Text excerpt:
start
Hey there,
So this one started on the trail. But the trail version of this idea and what actually showed up on the table? Not the same thing.
Here’s where I started:
Initial motif list:
- mushrooms
- frog
- snail
- ferns
- raindrops
Solid. Predictable. A little too clean, if I’m being honest. It looked like a forest-after-rain collection. It didn’t feel like one.
What Was Missing
When I got back and actually sat with it, the problem was obvious. Everything I picked was a “main character.” Nothing was supporting the scene.
What I wasn’t including:
- puddles
- ripples in water
- wet leaves stuck together
- small bugs/movement elements
- bits of debris (twigs, broken pieces, ground texture)
Basically… all the stuff that makes a forest floor feel real.
I had ingredients. I didn’t have an environment.
Fixing It
So instead of adding more “cute” elements, I started asking:
What would actually be there after rain?
end
[Data listing]
start
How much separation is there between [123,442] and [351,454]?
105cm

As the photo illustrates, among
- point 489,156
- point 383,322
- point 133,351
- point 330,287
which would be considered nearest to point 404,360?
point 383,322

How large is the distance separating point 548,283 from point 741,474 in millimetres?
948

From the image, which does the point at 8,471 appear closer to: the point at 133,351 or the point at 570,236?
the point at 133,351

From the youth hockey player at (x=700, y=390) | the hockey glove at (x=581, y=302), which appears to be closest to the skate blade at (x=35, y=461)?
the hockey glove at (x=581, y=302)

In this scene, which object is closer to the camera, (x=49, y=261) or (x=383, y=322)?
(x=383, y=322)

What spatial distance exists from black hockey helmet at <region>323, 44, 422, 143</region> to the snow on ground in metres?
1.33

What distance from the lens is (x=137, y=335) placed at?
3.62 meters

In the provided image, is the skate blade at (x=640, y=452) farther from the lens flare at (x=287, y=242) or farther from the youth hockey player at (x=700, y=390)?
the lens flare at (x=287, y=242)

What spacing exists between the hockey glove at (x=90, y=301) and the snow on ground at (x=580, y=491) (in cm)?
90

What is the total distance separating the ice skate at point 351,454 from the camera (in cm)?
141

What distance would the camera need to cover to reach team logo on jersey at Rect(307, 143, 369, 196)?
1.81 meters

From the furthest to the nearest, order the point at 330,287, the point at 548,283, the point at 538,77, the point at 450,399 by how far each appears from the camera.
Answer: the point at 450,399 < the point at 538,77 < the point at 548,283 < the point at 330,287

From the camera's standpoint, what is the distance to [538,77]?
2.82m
end
start
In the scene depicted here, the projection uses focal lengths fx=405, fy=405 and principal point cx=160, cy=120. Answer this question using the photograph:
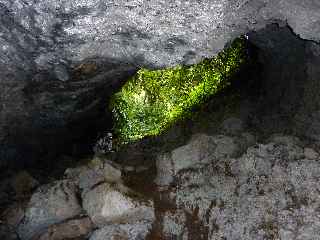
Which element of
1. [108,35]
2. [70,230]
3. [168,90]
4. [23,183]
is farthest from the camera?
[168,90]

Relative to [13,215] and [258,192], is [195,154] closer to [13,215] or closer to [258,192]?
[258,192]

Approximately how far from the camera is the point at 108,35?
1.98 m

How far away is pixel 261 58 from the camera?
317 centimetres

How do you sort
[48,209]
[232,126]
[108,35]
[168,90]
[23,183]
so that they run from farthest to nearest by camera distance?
end
start
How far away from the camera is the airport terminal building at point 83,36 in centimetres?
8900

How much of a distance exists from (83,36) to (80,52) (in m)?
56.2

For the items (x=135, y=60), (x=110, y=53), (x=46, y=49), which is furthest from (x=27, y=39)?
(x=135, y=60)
end
Work instructions:
A - Name every item on the initial motif list in the post above about the forest-after-rain collection.
B - Write out everything from "What I wasn’t" down to "have an environment." in the post above about the forest-after-rain collection, keeping the wording unchanged.

Answers to the exercises:
A - mushrooms, frog, snail, ferns, raindrops

B -
What I wasn’t including:
- puddles
- ripples in water
- wet leaves stuck together
- small bugs/movement elements
- bits of debris (twigs, broken pieces, ground texture)
Basically… all the stuff that makes a forest floor feel real.
I had ingredients. I didn’t have an environment.